Cette œuvre impressionnante rend compte de l’expérience de Baptiste Cornet, ancien éducateur spécialisé, en tant qu’intérimaire d’abord dans une conserverie de poissons, puis dans un abattoir. Sans ponctuation, l’essai rend compte du travail dénué d’humanité, à la chaîne, dans le bruit, les odeurs, la graisse, le sang, des ouvriers employés à cette tâche où « les pensées vont à la ligne ». Cette œuvre très forte, immédiatement succès de librairie, a été récompensée en 2019 du Gd prix RTL-Lire et du Prix Eugène-Dabit du Roman populiste, puis en juin 2020, du prix littéraire des étudiants de Sciences Po. Le sujet comme la forme sont immédiatement entrés en correspondance avec les univers et les engagements de Cloup et de Bouaziz.

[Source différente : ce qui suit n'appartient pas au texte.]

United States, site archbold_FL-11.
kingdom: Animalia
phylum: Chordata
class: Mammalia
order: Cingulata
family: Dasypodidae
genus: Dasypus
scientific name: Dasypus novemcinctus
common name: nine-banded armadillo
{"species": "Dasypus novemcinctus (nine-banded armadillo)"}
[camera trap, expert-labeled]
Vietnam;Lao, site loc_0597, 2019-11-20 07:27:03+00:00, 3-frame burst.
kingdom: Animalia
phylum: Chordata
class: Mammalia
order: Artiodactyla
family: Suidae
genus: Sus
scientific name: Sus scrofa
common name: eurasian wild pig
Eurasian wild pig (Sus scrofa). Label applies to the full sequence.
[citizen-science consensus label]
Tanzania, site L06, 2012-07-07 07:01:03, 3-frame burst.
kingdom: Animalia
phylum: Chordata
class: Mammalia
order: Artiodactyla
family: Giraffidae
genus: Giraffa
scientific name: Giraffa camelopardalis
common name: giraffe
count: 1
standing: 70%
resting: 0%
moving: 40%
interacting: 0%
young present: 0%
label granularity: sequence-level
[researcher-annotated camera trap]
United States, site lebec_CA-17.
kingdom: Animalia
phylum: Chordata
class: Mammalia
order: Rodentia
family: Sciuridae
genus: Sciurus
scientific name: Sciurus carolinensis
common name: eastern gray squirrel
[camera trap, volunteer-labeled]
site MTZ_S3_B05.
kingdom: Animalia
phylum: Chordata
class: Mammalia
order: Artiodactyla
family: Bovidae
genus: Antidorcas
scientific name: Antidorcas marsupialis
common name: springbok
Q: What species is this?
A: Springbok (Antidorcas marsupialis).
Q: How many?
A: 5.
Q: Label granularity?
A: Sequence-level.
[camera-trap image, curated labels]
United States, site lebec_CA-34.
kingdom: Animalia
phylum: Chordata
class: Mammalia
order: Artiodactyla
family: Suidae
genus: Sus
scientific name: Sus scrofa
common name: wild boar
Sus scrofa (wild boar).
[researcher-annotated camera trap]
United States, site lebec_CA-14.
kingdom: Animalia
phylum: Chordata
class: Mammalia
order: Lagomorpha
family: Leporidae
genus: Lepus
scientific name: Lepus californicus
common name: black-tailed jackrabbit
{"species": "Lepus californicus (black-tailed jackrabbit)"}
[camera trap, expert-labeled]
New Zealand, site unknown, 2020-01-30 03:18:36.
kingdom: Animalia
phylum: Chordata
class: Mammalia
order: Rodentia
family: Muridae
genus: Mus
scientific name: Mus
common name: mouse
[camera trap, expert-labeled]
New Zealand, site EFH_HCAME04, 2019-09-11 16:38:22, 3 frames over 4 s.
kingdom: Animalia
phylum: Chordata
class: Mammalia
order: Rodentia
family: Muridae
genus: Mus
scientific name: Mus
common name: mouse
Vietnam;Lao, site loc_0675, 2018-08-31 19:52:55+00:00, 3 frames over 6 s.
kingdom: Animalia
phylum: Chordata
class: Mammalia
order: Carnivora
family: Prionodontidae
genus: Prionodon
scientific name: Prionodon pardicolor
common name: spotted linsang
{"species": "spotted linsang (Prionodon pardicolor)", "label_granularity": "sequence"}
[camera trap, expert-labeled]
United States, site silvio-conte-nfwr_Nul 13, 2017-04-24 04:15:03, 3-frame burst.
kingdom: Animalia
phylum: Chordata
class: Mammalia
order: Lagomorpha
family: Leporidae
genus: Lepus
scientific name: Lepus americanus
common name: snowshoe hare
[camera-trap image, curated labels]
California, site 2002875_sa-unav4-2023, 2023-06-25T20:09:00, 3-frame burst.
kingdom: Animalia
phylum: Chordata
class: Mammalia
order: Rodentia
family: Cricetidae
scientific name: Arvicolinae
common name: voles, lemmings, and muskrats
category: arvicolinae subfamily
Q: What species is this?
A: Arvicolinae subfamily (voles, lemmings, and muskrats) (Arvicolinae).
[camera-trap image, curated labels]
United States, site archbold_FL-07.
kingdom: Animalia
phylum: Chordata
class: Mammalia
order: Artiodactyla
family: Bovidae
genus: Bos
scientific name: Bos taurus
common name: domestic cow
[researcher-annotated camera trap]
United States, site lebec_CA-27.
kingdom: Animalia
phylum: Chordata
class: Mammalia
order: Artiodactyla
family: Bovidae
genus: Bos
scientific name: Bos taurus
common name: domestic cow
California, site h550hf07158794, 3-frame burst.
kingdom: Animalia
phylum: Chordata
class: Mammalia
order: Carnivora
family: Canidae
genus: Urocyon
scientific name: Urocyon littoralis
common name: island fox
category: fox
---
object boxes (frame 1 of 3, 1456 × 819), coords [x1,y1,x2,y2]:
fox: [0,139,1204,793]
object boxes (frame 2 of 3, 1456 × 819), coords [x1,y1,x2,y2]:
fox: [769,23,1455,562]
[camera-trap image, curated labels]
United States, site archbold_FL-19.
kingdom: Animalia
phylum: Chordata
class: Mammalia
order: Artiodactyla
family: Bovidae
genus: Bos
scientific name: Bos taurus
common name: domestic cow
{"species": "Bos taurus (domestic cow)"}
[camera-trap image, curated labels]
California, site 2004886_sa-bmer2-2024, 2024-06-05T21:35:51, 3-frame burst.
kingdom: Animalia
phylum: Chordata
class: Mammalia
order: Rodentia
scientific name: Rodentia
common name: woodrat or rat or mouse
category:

Le rythme de cette prose lui-même musical, a suscité l’attention de Michel Cloup, lui a suggéré cadences et mélodies, dans des réalisations choc (écouter Il y a « Il y a qu’il n’y aura jamais de point final / à la ligne »), exprimant la souffrance des ouvriers et la dégradation psychologique qui s’ensuit, particulièrement dans le titre Cauchemars. Mais aussi la fraternité de ces hommes, et leur indestructible faculté à s’évader, parfois, dans le rêve, comme dans la chanson ci-dessus. Dix-sept textes dits ou chantés, répétés en mantra, soulignés par les cordes, les percussions, les chœurs. La nuit semble pause douce, propice à l’évasion. Une mise en son et en émotion, en révolte, en espoir qui rend bel hommage à l’écrivain engagé Joseph Ponthus, à l’homme Baptiste Cornet.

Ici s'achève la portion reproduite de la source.